Doesn’t that contradict what the assimilation policy’s supposed intention was? The gist of the policy was to take these children out of conditions that those opined as “superior” found to be “inferior” and adapt them to what deemed “superior” ways of living, allowing everyone to gain from the benefits of what comes with that superiority. That should include a good education, fair treatment, a nice, warm home with meals, and decent wages for these children. That’s not even superior; that’s merely a proper upbringing.
While Assimilation means bringing a diverse set of cultures together with hopes they can assume similar traditions and live under one set together harmoniously, the policy outlined in 1910 seemed more about eradicating than joining together. The children were to forget their heritage, culture, name, language, and families and assume all the non-indigenous groups’ traditions. They weren’t allowed to bring anything to the table.
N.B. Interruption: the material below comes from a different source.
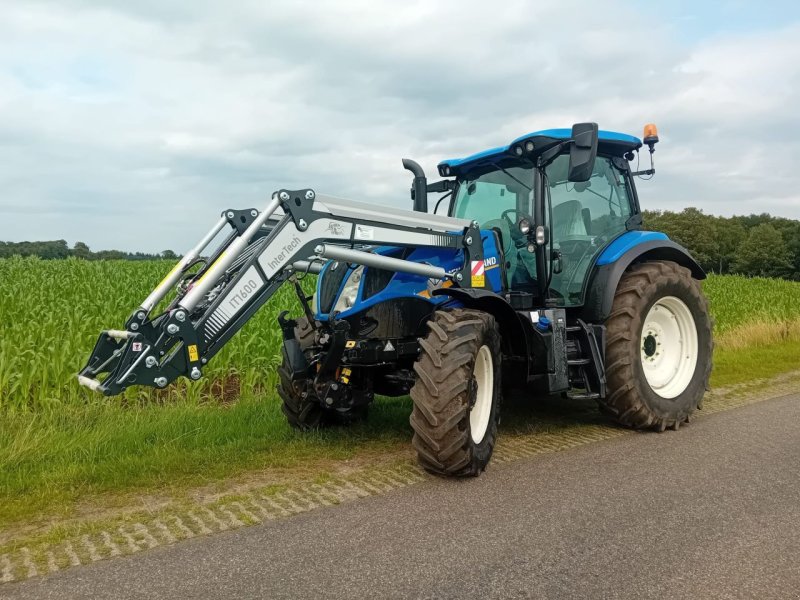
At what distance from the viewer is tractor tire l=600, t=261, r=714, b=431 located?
5707mm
No one could further carry on the people’s traditions in future generations with the children taken away from the families. The parents could not teach their kids about the culture and their beliefs. There was basic destruction of the indigenous family units.
Unfortunately, those affected by the lost generations face many challenges today in maintaining healthy family systems due to the circumstances endured. Depending on the children and parents’ ages when taken and what they know about their families, some of the “Stolen Generations” can potentially locate their lost families. Indeed, Government officials could participate in providing the information they need to make that happen.
The Assimilation went on for approximately sixty years until around 1970. The Australian Government, specifically Kevin Rudd, who was Australia’s prime minister then, notes to have delivered a formal apology to the indigenous people in 2008.